* What is needed
Convert the lines below into a JSON list of strings, with one string for each line and blank lines omitted.

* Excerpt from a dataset
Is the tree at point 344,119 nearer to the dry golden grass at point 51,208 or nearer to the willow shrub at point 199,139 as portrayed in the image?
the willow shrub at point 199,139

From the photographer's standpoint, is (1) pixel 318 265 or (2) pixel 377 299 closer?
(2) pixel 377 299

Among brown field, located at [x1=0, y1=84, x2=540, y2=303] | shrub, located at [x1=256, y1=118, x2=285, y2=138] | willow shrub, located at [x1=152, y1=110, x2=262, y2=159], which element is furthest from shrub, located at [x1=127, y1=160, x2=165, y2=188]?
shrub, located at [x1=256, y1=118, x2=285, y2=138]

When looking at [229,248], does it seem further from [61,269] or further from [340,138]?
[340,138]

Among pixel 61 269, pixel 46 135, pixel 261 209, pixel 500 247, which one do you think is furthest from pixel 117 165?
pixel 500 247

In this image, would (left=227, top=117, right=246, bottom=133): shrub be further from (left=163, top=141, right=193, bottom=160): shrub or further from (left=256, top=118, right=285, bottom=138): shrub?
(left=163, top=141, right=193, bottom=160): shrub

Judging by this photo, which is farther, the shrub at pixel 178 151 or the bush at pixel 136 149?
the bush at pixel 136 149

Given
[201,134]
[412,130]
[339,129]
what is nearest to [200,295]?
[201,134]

* Exercise answer
[
  "Is the tree at point 344,119 nearer to the dry golden grass at point 51,208 or nearer to the willow shrub at point 199,139 as portrayed in the image?",
  "the willow shrub at point 199,139",
  "From the photographer's standpoint, is (1) pixel 318 265 or (2) pixel 377 299 closer?",
  "(2) pixel 377 299",
  "Among brown field, located at [x1=0, y1=84, x2=540, y2=303] | shrub, located at [x1=256, y1=118, x2=285, y2=138] | willow shrub, located at [x1=152, y1=110, x2=262, y2=159], which element is furthest from shrub, located at [x1=127, y1=160, x2=165, y2=188]?",
  "shrub, located at [x1=256, y1=118, x2=285, y2=138]",
  "When looking at [229,248], does it seem further from [61,269] or further from [340,138]?",
  "[340,138]",
  "Among pixel 61 269, pixel 46 135, pixel 261 209, pixel 500 247, which one do you think is furthest from pixel 117 165?",
  "pixel 500 247",
  "In this image, would (left=227, top=117, right=246, bottom=133): shrub be further from (left=163, top=141, right=193, bottom=160): shrub or further from (left=256, top=118, right=285, bottom=138): shrub?",
  "(left=163, top=141, right=193, bottom=160): shrub",
  "Judging by this photo, which is farther, the shrub at pixel 178 151 or the bush at pixel 136 149?",
  "the bush at pixel 136 149",
  "Given",
  "[201,134]",
  "[412,130]",
  "[339,129]",
  "what is nearest to [200,295]?",
  "[201,134]"
]